**REQUIREMENTS:**
Swap "fuses" for "relays" and write out the Dodge Spirit repair post from "I checked all" to "and instrument lighting.".

No parking or instrument cluster lights

20

Asked by Xander524 Aug 04, 2009 at 08:58 AM about the 1995 Dodge Spirit 4 Dr STD Sedan

Question type: Maintenance & Repair

My brother's 95 dodge spirit headlight switch fried (seriously the connector melted)which caused the headlight to intermittently work, killed the parking and instrument cluster lights. I replaced the headlight switch and the wiring connector and got the headlights to work but the parking lights and the instrument cluster lights is still out.
I checked all the fuses and the wiring the best  could but have no idea what else may have went wrong?

Signal, brake, headlight, all work great he just don't have parking and instrument lighting.

Any help would be gratefully appreciated.

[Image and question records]

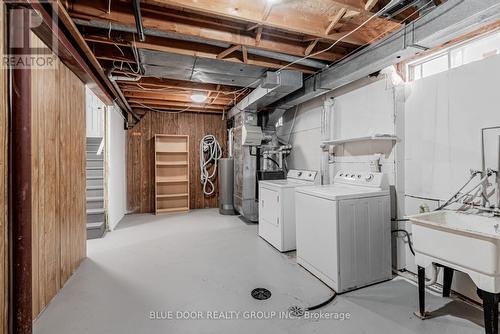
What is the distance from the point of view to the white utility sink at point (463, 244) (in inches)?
54.8

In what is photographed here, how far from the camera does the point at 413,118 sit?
2410mm

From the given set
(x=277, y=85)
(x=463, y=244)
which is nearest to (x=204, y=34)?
(x=277, y=85)

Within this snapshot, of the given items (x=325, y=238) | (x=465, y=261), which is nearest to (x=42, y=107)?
(x=325, y=238)

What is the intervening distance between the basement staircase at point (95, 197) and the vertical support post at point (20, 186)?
7.85 ft

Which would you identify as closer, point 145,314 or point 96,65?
point 145,314

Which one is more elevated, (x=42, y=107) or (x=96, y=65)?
(x=96, y=65)

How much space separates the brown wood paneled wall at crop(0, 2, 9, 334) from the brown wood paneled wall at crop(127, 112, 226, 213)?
14.1 feet

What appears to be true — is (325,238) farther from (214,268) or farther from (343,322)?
(214,268)

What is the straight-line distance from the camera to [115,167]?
436cm

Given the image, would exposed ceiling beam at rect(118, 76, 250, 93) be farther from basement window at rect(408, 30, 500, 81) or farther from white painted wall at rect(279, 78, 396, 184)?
basement window at rect(408, 30, 500, 81)

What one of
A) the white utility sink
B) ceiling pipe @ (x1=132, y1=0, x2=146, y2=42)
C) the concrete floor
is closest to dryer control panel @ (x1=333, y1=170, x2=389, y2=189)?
the white utility sink

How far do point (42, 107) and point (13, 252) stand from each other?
1.12 m

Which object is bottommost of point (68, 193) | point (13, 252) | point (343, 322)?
point (343, 322)

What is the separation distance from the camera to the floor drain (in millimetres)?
2068
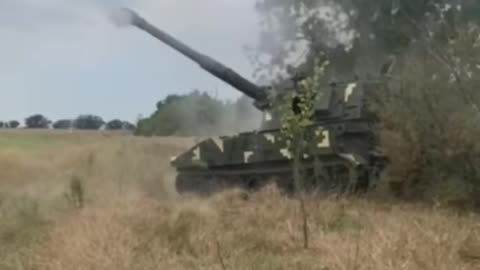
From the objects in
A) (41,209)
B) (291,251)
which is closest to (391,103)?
(41,209)

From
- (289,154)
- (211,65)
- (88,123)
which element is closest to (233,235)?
(289,154)

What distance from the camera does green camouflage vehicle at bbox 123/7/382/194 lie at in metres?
14.8

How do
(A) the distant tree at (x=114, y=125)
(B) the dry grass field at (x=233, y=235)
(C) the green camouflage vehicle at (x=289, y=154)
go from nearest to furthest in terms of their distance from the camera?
1. (B) the dry grass field at (x=233, y=235)
2. (C) the green camouflage vehicle at (x=289, y=154)
3. (A) the distant tree at (x=114, y=125)

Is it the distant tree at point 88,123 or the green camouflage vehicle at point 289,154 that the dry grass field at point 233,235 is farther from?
the distant tree at point 88,123

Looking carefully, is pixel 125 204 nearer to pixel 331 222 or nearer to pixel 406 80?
pixel 331 222

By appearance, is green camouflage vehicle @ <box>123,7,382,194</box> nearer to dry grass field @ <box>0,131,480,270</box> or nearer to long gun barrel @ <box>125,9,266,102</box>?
long gun barrel @ <box>125,9,266,102</box>

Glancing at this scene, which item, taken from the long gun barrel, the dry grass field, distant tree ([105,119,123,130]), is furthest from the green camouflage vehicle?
distant tree ([105,119,123,130])

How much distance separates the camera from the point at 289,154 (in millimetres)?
13844

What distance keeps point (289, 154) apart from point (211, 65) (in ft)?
15.6

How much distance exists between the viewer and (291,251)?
7871 mm

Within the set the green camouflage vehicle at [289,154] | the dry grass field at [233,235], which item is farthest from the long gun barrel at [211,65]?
the dry grass field at [233,235]

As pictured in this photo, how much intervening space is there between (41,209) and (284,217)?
13.1ft

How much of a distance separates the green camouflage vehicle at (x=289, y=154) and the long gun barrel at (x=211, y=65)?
0.04 metres

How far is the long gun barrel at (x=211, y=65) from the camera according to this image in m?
18.0
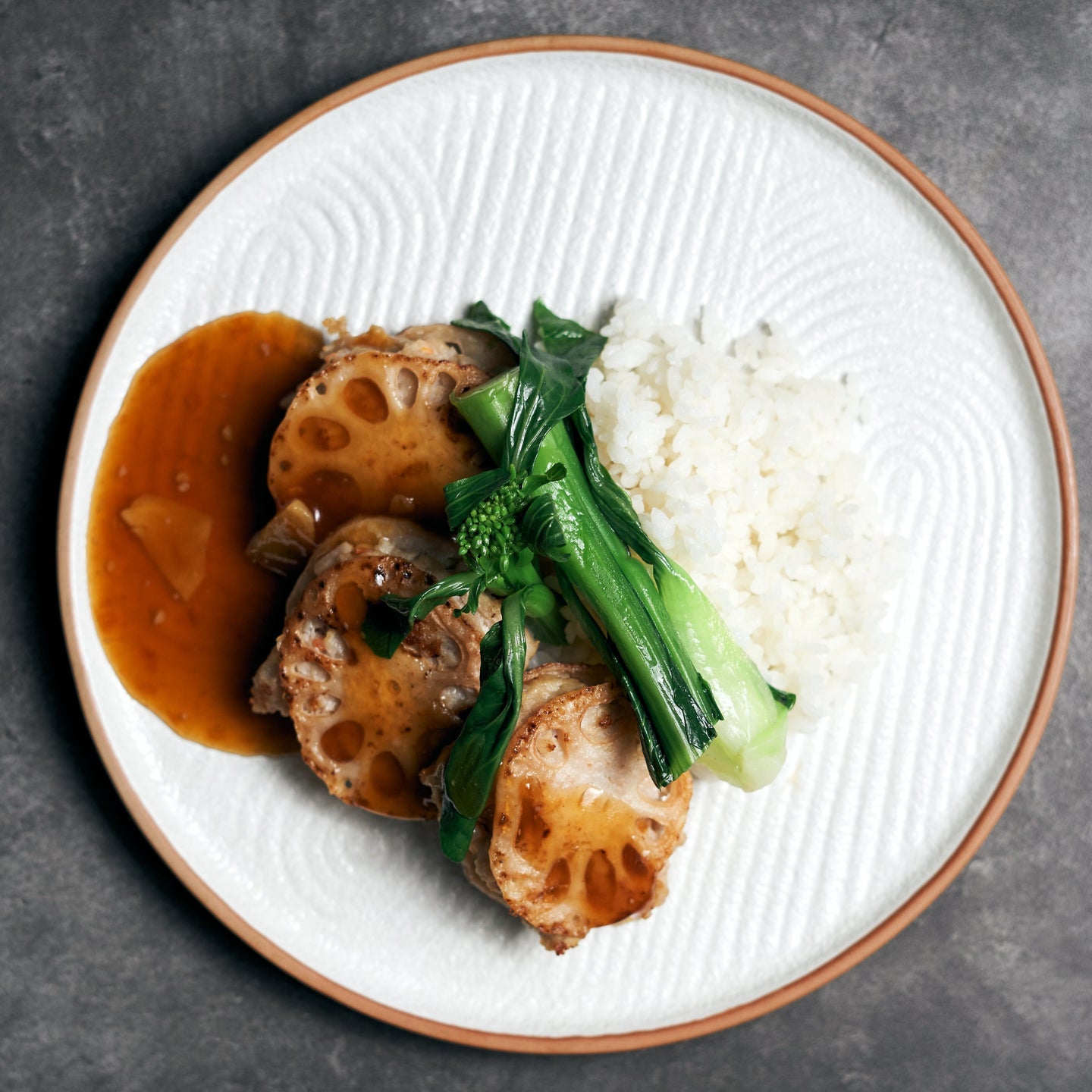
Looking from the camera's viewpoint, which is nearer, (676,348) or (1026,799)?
(676,348)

**OUTPUT OF THE EXERCISE:**
I checked all the relays and the wiring the best  could but have no idea what else may have went wrong?

Signal, brake, headlight, all work great he just don't have parking and instrument lighting.